Set in New South Wales’ Hunter Valley wine region, it was a perfectly sunny, 360º cloud-free day, the show commencing at sun-down: circa 7:00 p.m., and not letting up by 10:30 p.m..
George Ellis is well-known for his conducting job at the opening of the Sydney Olympics in 2000, and also his work in musical education. He comes with some rock sensibility as well, having been part of Sydney’s 1980s post-punk band-scene (Weekend Australian, 2010.04.10-11). Sporting the Aladdin Sane make-up, he also took the audience’s breath away from the start when, on first turning to face the orchestra to raise his baton, the iconic lightening flash was seen to adorn the back of his coat. So he set the stage ablaze! But then—we drew our breaths again—: by opening with the Bowie/Eno instrumental Warszawa (see youtube), we were offered an evocative sample from Bowie’s oeuvre, one that recalled how Bowie himself opened his “white light” shows of the late ’70s. So the show commenced by emphasising the art of the MainMan ahead of the party. So true to Ellis’ word ahead of the show, as reported in the Newcastle Herald (2016.06.30):
The Thin White Duke’s music lends itself beautifully to the array of colours of the orchestra. Rich textures and harmonies weave in and out of his songs, making them perfect to decorate. —George Ellis
Balbi opened the first song-set with Ziggy Stardust. He also took over most of the glam-era numbers, including Diamond Dogs, Rock-n-Roll Suicide and Jean Genie; as well as a stomping, über-funky, pleasantly mad Fame, coaxing it out in mind-splitting saxophonic treats from Ross Middleton. With Quicksand, Balbi reached back to Bowie as pre-funk, pre-icon poet-philosopher; and together with Life on Mars, had the orchestra making a particularly prominent and powerful contribution. Balbi’s stagework was as stunningly idiosyncratic as usual; the whole ecstatic messiah treatment (as also at, e.g., the 2012 Ziggy Show).

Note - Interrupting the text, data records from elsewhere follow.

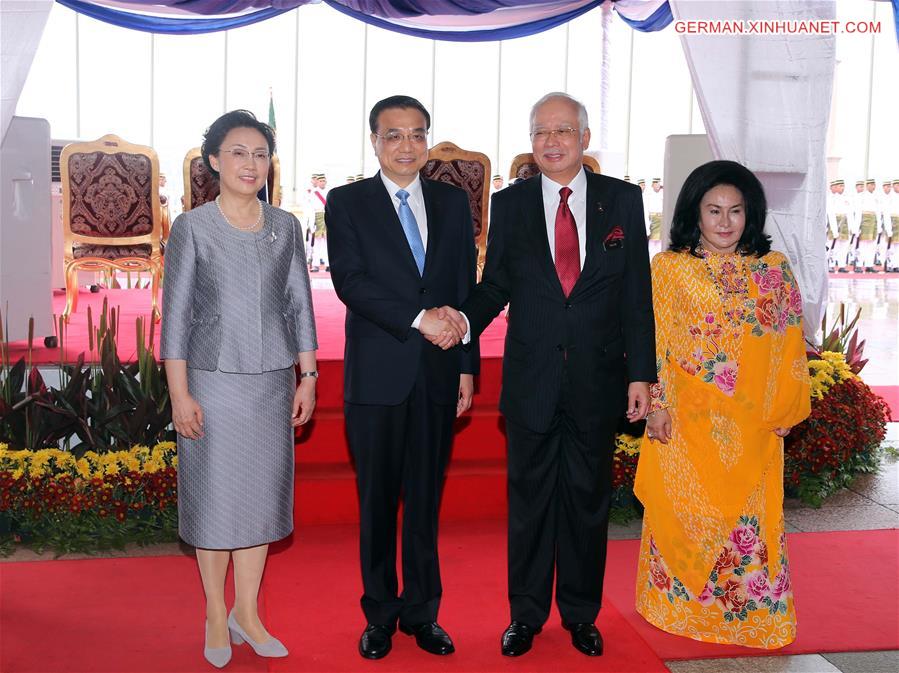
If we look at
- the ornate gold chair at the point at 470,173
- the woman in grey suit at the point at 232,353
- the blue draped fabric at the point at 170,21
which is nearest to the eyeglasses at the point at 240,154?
the woman in grey suit at the point at 232,353

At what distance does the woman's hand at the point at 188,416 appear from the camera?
267 centimetres

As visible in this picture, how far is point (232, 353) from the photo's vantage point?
2.71m

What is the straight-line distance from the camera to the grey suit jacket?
105 inches

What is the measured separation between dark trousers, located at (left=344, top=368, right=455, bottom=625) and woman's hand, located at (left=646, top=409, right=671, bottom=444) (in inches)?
25.0

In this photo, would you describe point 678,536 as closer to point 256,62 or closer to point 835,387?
point 835,387

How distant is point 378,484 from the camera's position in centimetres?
284

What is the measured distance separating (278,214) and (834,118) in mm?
19326

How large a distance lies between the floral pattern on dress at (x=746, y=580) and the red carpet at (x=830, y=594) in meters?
0.12

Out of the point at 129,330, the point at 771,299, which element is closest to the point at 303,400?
the point at 771,299

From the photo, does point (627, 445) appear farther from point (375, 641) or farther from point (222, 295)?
point (222, 295)

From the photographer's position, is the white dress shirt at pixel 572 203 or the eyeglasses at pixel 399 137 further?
the white dress shirt at pixel 572 203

Stace offered his Olympian energy and polished vocals (a siren here, a tornado there) to a wide array of songs, from Ashes to Ashes to The Man Who Sold the World (see youtube) to Sorrow. Also as professional and breath-taking were the dazzling array of dance-figures that kept popping out from his every joint. Quite the stadium performer, commanding every possible precipice and pedestal of the huge stage with his muscular Freddie Mercurial stances.
The trio emerged to give a combined effort on Five Years, "Heroes" and (for encore) Rebel Rebel and Suffragette City, while Duff and Stace did their usual combo for Under Pressure (as also seen at the Enmore Theatre and the Sydney Opera House), and so Duff and Balbi on Space Oddity (as seen on Channel 10 TV). Costume-changes for every song, too; Duff, say, in his golden outfit for Golden Years (see youtube), then in red with top-hat (just his style) for Space Oddity, his new space-helmet with white Pierrot suit for Starman, and so on.
Jak Housden doing Moonage Daydream with a top-level voice of Bowie and guitar of Mick Ronson—as at the legendary Santa Monica gig. Interesting to see Jess Ciampa in his orchestral home, and to see more of the band’s newcomer Christo (Station to Station).
Lighting was exceptional, too. Working with a ring of lights about the huge disc above the stage—always projecting a close-up of the singers in song, or a deft selection of Bowie pics—the stage could be lit at times like the centre of a supernova, or the halls of Lang’s Metropolis. Sound was booming but bright; bringing out the aural delights of the orchestral strings to emotional splendour, as in Quicksand, or simply striking out the rhythms in body blows through, say, Fame. All radiating out from the huge, towering stage, the effect was of a constant tidal-wave of multi-sensory provocation.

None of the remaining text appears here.